Consigne écrite: Recopiez les lignes en partant de celle qui contient "Of all the choices" et en terminant par celle qui contient "1.35 metres", en renommant "diced red pepper" en "sliced red pepper" sans rien changer d'autre.

Les données:
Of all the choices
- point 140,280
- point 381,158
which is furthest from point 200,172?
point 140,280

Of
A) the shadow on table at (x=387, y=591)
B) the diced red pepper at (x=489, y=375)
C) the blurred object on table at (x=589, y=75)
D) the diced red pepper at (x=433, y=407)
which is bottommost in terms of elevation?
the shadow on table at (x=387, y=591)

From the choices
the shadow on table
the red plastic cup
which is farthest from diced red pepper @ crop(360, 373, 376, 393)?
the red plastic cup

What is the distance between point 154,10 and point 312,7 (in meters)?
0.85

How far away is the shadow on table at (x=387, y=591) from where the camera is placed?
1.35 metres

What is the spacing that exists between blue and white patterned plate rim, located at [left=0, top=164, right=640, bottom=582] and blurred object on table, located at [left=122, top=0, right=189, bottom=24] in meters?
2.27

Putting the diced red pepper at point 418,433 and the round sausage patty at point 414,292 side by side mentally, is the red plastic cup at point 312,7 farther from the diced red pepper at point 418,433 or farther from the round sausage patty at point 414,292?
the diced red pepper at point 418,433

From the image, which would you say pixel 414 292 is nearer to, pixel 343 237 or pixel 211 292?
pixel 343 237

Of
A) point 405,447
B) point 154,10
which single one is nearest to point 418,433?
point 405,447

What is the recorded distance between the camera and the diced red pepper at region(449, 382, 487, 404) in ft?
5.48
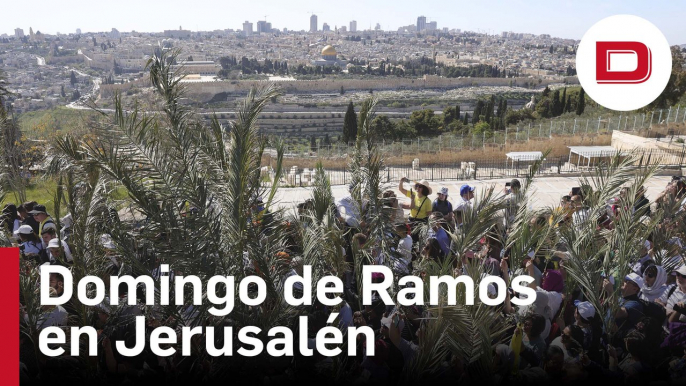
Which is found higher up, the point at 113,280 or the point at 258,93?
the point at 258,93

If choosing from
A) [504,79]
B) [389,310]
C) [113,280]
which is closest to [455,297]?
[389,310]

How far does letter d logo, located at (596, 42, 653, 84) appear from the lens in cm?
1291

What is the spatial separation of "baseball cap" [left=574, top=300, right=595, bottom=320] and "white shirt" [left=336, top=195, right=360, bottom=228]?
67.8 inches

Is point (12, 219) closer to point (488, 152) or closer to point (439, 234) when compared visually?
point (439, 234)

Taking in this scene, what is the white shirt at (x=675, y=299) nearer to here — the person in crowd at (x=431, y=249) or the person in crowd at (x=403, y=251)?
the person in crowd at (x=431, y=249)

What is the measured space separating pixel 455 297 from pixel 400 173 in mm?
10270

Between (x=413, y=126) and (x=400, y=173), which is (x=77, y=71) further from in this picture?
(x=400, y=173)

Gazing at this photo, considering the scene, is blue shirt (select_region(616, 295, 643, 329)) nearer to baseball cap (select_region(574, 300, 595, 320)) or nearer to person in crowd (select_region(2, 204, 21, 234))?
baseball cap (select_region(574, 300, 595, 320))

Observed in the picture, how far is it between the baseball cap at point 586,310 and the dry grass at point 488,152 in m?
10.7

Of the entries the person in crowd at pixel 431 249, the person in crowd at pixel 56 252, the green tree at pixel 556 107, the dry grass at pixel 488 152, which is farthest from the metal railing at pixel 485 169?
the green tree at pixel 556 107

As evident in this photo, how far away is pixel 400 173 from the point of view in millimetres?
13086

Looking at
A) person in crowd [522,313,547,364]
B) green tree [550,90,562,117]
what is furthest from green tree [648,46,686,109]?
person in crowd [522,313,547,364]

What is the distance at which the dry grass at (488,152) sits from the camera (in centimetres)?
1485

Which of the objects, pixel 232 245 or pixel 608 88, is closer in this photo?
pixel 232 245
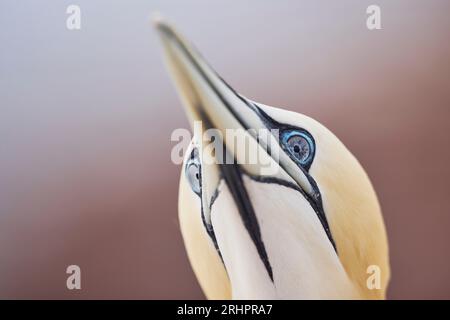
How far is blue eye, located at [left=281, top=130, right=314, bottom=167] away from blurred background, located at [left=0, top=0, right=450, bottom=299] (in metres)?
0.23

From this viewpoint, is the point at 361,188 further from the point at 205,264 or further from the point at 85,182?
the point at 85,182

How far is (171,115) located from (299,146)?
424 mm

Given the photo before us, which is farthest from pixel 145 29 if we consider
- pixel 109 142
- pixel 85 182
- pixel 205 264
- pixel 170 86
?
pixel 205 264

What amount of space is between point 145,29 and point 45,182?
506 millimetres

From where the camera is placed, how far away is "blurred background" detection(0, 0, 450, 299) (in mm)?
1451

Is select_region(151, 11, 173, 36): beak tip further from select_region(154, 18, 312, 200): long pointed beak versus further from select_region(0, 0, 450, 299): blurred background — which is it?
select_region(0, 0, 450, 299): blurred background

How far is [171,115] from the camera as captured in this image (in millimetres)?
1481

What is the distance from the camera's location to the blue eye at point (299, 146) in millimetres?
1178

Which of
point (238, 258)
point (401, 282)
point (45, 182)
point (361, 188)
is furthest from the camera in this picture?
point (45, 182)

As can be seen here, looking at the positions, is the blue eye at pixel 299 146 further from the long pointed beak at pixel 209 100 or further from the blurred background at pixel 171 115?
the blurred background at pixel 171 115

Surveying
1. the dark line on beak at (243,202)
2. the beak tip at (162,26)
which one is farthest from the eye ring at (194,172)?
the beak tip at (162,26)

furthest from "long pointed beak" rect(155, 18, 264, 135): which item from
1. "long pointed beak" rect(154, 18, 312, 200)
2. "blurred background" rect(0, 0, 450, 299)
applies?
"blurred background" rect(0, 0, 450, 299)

...

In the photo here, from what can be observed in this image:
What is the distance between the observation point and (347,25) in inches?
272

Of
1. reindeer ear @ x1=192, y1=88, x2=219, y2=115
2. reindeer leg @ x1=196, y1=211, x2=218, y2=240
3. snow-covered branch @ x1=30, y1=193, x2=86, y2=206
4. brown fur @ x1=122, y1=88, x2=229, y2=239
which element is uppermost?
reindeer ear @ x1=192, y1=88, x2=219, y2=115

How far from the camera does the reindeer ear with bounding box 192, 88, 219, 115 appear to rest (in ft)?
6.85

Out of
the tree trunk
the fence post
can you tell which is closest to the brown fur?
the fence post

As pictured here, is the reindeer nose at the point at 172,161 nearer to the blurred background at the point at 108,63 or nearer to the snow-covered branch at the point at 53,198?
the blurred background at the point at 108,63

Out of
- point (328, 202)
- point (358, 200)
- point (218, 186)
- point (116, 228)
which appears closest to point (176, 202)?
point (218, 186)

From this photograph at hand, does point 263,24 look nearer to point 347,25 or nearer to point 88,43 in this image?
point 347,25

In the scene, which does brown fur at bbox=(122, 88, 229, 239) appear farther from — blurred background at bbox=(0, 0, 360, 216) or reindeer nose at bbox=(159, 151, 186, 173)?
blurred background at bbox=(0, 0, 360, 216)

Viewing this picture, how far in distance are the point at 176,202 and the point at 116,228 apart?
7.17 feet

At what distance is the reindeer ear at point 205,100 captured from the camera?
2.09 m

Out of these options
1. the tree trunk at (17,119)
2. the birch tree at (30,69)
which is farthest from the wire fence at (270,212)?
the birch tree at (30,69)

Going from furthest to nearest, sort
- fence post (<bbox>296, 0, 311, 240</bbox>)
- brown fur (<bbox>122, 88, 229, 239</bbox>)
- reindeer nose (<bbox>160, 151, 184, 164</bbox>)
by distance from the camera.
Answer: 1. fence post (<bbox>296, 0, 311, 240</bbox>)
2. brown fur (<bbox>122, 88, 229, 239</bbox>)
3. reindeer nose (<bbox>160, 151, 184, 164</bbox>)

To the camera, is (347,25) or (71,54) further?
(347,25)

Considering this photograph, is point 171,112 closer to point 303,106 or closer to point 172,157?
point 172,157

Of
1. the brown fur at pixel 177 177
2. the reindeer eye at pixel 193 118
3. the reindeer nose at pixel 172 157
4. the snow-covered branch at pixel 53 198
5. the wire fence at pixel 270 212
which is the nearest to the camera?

Résultat de l'exercice:
Of all the choices
- point 140,280
- point 381,158
which is furthest from point 200,172?
point 140,280

Of
A) the shadow on table at (x=387, y=591)
B) the sliced red pepper at (x=489, y=375)
C) the blurred object on table at (x=589, y=75)
D) the sliced red pepper at (x=433, y=407)
which is bottommost in terms of elevation?
the shadow on table at (x=387, y=591)

From the choices
the shadow on table
the red plastic cup
which is farthest from sliced red pepper @ crop(360, 373, 376, 393)?
the red plastic cup

What is the distance between point 154,10 and point 312,7 (in meters)?
0.85

How far away is the shadow on table at (x=387, y=591) from where the camera is placed?
1.35 metres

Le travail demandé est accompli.